L'enjeu est de taille. Le DMP d'origine reste boudé par les praticiens et méconnu des patients: mi-octobre, seuls quelque 495.000 dossiers ont été ouverts depuis 2011, moitié moins que le nombre visé par l'Asip... dès 2013.

Des résultats d'autant plus critiqués que la mise en oeuvre du DMP aurait déjà coûté près d'un demi-milliard d'euros depuis 2004, selon des rapports de la Cour des Comptes et du Conseil national de la qualité et de la coordination des soins.

Sur le papier, le DMP avait pourtant tout pour plaire. Regroupant les données médicales de chaque patient (synthèse du médecin traitant, résultats d'analyses, radios, comptes rendus de soins hospitaliers) dans un dossier électronique, il devait permettre d'éviter les examens redondants ou les interactions médicamenteuses, en favorisant les échanges entre professionnels.

Avec à la clé, un meilleur parcours de soins pour le patient et de substantielles économies pour l'Assurance maladie.
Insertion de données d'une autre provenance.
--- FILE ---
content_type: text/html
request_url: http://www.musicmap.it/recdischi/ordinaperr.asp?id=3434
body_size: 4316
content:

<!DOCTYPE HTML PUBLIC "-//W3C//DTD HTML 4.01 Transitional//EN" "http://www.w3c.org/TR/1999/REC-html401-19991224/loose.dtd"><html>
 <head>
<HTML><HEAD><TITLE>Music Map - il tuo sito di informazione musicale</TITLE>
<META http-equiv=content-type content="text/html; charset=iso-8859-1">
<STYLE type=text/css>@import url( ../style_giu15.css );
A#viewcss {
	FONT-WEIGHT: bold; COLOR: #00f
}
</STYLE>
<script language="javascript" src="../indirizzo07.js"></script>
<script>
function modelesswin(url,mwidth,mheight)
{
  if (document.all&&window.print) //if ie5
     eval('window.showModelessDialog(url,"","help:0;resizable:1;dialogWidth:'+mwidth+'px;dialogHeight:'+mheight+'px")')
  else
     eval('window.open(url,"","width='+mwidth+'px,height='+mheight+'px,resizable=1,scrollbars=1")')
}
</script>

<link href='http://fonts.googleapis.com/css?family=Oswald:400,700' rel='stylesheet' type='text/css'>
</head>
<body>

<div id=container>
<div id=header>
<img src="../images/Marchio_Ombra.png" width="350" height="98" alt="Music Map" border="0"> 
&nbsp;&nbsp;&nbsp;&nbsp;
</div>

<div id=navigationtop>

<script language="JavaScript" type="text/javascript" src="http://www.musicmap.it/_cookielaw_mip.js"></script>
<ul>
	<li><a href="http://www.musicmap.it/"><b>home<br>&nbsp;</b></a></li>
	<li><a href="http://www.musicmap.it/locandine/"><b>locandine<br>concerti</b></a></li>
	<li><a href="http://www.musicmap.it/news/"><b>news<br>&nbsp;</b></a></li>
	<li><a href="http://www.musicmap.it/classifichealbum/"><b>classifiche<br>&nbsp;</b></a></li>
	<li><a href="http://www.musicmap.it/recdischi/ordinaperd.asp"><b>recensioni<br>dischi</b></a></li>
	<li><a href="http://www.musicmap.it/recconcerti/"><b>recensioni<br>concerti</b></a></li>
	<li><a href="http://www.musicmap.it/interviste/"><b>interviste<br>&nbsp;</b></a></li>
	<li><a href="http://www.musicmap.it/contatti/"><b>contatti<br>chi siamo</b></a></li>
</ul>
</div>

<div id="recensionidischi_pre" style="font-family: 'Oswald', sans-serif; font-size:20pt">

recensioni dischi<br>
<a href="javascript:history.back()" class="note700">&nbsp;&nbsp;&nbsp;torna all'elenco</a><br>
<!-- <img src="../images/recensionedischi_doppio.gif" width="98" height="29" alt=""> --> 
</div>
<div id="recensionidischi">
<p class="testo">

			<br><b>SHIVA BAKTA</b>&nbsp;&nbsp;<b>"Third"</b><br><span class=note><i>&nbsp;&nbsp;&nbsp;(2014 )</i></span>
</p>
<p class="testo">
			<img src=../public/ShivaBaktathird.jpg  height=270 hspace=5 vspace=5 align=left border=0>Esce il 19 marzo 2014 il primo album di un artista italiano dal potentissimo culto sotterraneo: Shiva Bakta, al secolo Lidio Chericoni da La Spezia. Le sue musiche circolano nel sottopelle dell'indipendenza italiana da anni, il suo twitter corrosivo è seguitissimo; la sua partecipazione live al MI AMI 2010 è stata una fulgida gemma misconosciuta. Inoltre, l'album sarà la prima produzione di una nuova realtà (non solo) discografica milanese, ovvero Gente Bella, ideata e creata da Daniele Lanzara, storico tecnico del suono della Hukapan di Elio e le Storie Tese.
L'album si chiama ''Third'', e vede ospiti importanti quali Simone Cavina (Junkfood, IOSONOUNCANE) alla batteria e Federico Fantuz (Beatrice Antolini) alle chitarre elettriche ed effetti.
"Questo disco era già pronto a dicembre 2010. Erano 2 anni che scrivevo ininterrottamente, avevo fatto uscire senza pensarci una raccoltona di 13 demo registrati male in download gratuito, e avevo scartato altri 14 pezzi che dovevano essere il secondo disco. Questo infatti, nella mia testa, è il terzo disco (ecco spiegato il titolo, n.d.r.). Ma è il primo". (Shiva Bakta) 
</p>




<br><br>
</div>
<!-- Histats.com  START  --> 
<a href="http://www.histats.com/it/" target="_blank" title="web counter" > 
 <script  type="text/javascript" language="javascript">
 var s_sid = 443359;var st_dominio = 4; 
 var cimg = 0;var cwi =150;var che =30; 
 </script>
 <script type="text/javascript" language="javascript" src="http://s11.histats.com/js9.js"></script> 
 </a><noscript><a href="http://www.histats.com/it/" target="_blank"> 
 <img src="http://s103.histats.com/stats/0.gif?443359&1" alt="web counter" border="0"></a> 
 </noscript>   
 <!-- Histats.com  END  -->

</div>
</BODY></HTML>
Des "milliards d'euros", prévoyait même en 2004 Philippe Douste-Blazy, alors ministre de la Santé et instigateur du projet.

Dix ans plus tard, aucun médecin ne remet en question la pertinence du dispositif, correspondant "à un réel besoin", selon Luc Duquesnel, président de l'Union nationale des omnipraticiens français, branche généraliste de la Confédération des syndicats médicaux français.

Mais "il y a eu une erreur de conception au départ", clame Claude Leicher, président de MG France.

Outre le "manque d'ergonomie" du dossier, pas toujours compatible avec les logiciels des médecins ou des établissements hospitaliers, les deux syndicats dénoncent l'absence de hiérarchisation des informations qu'il contient.

Le patient et les professionnels de santé pouvant y accumuler tous les documents qu'ils souhaitent, on se retrouve avec non pas "un dossier" mais un système "d'archivage", illisible lors d'un passage aux urgences, par exemple. "Imaginez une armoire avec 500 chemises dedans", renchérit Luc Duquesnel.

Pour résoudre ce problème, le projet de loi assure que "l'enjeu du DMP 2 est de définir le socle d'informations" qui doit y figurer. Il ouvre aussi l'accès au dossier à "des professionnels des secteurs sanitaire et médico-social" au sein d'une "équipe de soins".

- "De profonds changements culturels" -

Aujourd'hui les DMP sont plutôt vides, avec environ cinq documents en moyenne, selon l'Asip. Seuls 6.000 professionnels de santé l'utiliseraient."Pourquoi les médecins alimenteraient un DMP si on sait qu'il n'y a rien dedans", relève Luc Duquesnel.

Autre défaut, le DMP serait "chronophage", les médecins consacrant une quinzaine de minutes à l'ouverture d'un dossier. D'où la nécessité d'une rémunération supplémentaire, selon les syndicats.

Si ces derniers se disent satisfaits de voir l'Assurance maladie prendre en charge la gestion du DMP, à l'Asip on regrette le manque d'implication des pouvoirs publics, désormais tournés vers un "DMP 2" avant même d'avoir "réellement lancé" le premier.

"Il a manqué une stratégie publique suffisamment claire", déplore Anne Monnier, de l'Asip. Elle rappelle qu'une campagne de communication nationale est prête depuis longtemps et n'attend que le gouvernement pour "appuyer sur le bouton".

Pour elle, le déploiement du dispositif nécessite du temps car il implique de profonds "changements culturels" dans la façon dont les professionnels de santé, qui craignent le jugement de leurs pairs, collaborent.

Des regrets partagés par Christian Saout, ancien président du Collectif interassociatif sur la santé. "Il n'y avait pas grand chose à faire pour que ça marche. Dire que parce qu'on change le nom et la gestion +ça va marcher+, cela me paraît un peu court".